Continuing our way north, we passed by the islet of Grampousa and we turned the bow to west, sailing along the rocky coasts that take us to the southern side of the bay Potamia. The small port of Skala Potamia appears in front of us, where the imposing old stone building on the waterfront prevails. It was built by the monks of Mount Athos. Full of local fishing boats, it is almost impossible to find a place there. After managing to tie on the border of the port’s entrance we went out for ouzo in one of the small seaside taverns.
In the bay of Potamia a vast stunning beach extends from one side to the other, which is mentally divided into two separate shores. Chrisi Akti in the south and Chrisi Ammoudia in the north are among the most famous beaches of Thasos. Every summer both beaches are overcrowded while in recent years the tourist development of the area is rapid.

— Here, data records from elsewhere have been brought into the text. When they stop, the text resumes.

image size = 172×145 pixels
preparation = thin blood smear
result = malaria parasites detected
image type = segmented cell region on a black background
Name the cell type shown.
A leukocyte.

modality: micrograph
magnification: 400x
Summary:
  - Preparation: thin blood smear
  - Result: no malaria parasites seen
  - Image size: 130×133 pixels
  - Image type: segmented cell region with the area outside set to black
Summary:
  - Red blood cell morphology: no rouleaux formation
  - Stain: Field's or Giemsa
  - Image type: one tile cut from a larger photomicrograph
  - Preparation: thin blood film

At magnificent Makriammos beach
Arriving at the Gulf Ai Giannis and cruising near the lush small capes, among which countless natural pools were formed, with pine trees reaching the sea, we approached the northern east part of the island. Here we, also, saw an incredible coast welcoming us. It is called Makriammos and even the Paradise would envy its beauty. It is really worth climbing the slope of the northern side, where the view is magnificent. An image that is impossible for me to put in words, since no matter how much I try I will definitely not be able to convey in the least this unprecedented spectacle that was in front of my eyes.
In the northern edge of Makriammos, there is a small pier where we can tie the boat temporarily in order to spend endless hours in the depths of this magnificent scenery. Without having planned it or rethinking of it, we decided to spend the night here, enjoying the afternoon that mellowed everything around us, while our morning awakening looked as if it came out of the pages of the most beautiful fairy tale.

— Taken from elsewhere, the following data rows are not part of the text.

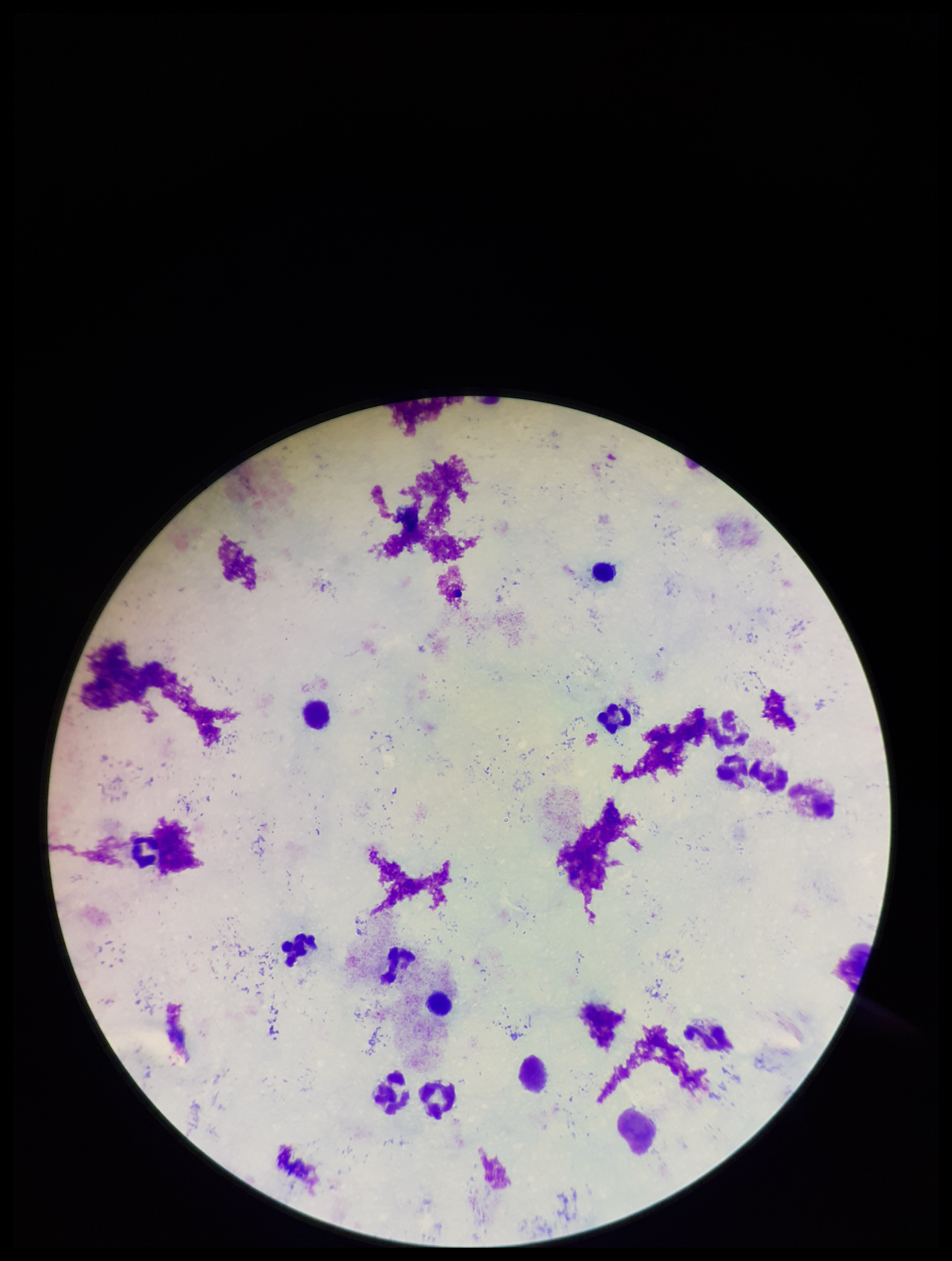
Summary:
  - Leukocyte count: 9
  - Image size: 952×1261 pixels
  - Plasmodium parasites: none detected
  - Capture: smartphone photograph through the microscope eyepiece
  - Stain: Giemsa
  - Parasite count: 0
  - Patient malaria status: negative
  - Field of view: one from this slide
  - Preparation: thick blood smear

Passing by Evreokastro we were on the north side of the island and entered the bay of Panagia, on the eastern side of which lies Limenas, the capital of Thasos. We approached the two small iron lighthouses that mark the entrance of the old port. High up on the slope of the green hill rises the ancient theatre and parts of the wall that protected the old city. We tied in the spacious harbor where the locals moor their boats and we went for a short walk through the narrow streets with the old two and three storey houses. Limenas, which is the main port of the island, attracts most of the people, since apart from the infrastructure, it is famous for its rich archaeological heritage.
After we satisfied our archaeological concerns, we untied the boat and we went to the marina located a few meters far from the old port. We can easily spend the night here, since apart from the safety it offers, it is very close to all the main attractions of the city.
After the cape Pahis, which is the northern tip of the island, the very shallow waters forced us to navigate quite afar from the coast. This entire route leading to Skala Maries, does not present anything remarkable, since the water is rather dark and there are no natural bays and beautiful coves. Vast plains, at about sea level, full of olive trees extend to the foot of the green slopes.